> _Problem description_
Take the line that contains "From the things" and each line after it in the material below, and transcribe them exactly, stopping at the end.

> _Material provided_
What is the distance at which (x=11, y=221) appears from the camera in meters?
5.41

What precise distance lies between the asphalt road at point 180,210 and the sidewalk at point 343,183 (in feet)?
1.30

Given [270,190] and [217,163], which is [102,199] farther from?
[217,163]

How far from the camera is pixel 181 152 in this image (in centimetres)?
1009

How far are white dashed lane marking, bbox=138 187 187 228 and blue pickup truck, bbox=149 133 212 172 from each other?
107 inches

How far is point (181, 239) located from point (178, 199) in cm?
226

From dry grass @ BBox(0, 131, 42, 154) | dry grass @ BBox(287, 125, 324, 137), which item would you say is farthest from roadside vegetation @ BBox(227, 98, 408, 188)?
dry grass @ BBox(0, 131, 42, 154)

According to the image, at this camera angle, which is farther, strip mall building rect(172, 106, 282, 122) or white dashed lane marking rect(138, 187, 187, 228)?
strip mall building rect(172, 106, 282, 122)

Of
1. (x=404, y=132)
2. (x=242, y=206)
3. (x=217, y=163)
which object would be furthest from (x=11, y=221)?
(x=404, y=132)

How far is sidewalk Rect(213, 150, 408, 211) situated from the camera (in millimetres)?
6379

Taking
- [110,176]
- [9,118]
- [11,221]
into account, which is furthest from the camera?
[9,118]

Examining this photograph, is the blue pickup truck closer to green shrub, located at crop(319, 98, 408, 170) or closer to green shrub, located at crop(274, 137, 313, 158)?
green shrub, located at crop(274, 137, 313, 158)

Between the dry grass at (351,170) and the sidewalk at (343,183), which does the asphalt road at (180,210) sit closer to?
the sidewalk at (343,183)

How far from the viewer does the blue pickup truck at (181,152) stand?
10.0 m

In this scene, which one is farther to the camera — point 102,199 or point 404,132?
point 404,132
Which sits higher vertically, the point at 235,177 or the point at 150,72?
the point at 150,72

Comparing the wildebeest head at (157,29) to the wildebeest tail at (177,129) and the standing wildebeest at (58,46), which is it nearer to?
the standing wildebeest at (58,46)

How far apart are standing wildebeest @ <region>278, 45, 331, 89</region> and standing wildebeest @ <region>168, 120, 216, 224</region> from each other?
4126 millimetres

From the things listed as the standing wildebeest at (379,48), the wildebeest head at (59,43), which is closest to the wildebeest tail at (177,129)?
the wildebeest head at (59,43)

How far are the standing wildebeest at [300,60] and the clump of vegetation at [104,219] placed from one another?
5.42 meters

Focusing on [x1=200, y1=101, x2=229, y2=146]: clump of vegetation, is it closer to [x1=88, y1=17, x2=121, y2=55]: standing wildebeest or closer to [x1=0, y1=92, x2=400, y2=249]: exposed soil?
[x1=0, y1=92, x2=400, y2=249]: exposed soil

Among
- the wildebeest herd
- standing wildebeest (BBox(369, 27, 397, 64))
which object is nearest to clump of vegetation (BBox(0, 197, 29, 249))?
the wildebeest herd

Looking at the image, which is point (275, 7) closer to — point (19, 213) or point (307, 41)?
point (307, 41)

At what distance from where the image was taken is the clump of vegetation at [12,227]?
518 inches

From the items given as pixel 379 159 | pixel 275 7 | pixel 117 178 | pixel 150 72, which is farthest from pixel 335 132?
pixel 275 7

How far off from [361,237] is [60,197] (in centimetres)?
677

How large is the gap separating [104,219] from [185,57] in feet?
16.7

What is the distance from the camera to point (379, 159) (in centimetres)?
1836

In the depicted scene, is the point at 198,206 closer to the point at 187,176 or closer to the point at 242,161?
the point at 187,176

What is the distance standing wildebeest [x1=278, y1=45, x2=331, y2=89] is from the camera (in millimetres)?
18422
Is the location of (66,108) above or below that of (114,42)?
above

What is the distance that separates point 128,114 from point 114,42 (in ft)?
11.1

> _Expected answer_
From the things listed as the standing wildebeest at (379,48), the wildebeest head at (59,43), which is closest to the wildebeest tail at (177,129)?
the wildebeest head at (59,43)

How far are the standing wildebeest at [300,60] and the clump of vegetation at [104,219] placed from one another?
5.42 meters

Focusing on [x1=200, y1=101, x2=229, y2=146]: clump of vegetation, is it closer to [x1=88, y1=17, x2=121, y2=55]: standing wildebeest or closer to [x1=0, y1=92, x2=400, y2=249]: exposed soil?
[x1=0, y1=92, x2=400, y2=249]: exposed soil

Among
- the wildebeest herd
- standing wildebeest (BBox(369, 27, 397, 64))
which object is nearest to clump of vegetation (BBox(0, 197, 29, 249))?
the wildebeest herd

Looking at the image, which is point (275, 7) closer to — point (19, 213) or point (307, 41)?
point (307, 41)

At what distance from where the image was taken is the clump of vegetation at [12,227]?
518 inches

From the items given as pixel 379 159 | pixel 275 7 | pixel 117 178 | pixel 150 72, which is farthest from pixel 335 132?
pixel 275 7

How far off from [361,237] is [60,197] (in centimetres)?
677

How large is the gap separating [104,219] from [185,57] in feet?
16.7

What is the distance from the camera to point (379, 159) (in centimetres)?
1836

In the depicted scene, is the point at 198,206 closer to the point at 187,176 or closer to the point at 242,161?
the point at 187,176

What is the distance standing wildebeest [x1=278, y1=45, x2=331, y2=89] is from the camera (in millimetres)?
18422
Is the location of (66,108) above or below that of (114,42)?
above

What is the distance that separates point 128,114 from point 114,42 (in ft)?
11.1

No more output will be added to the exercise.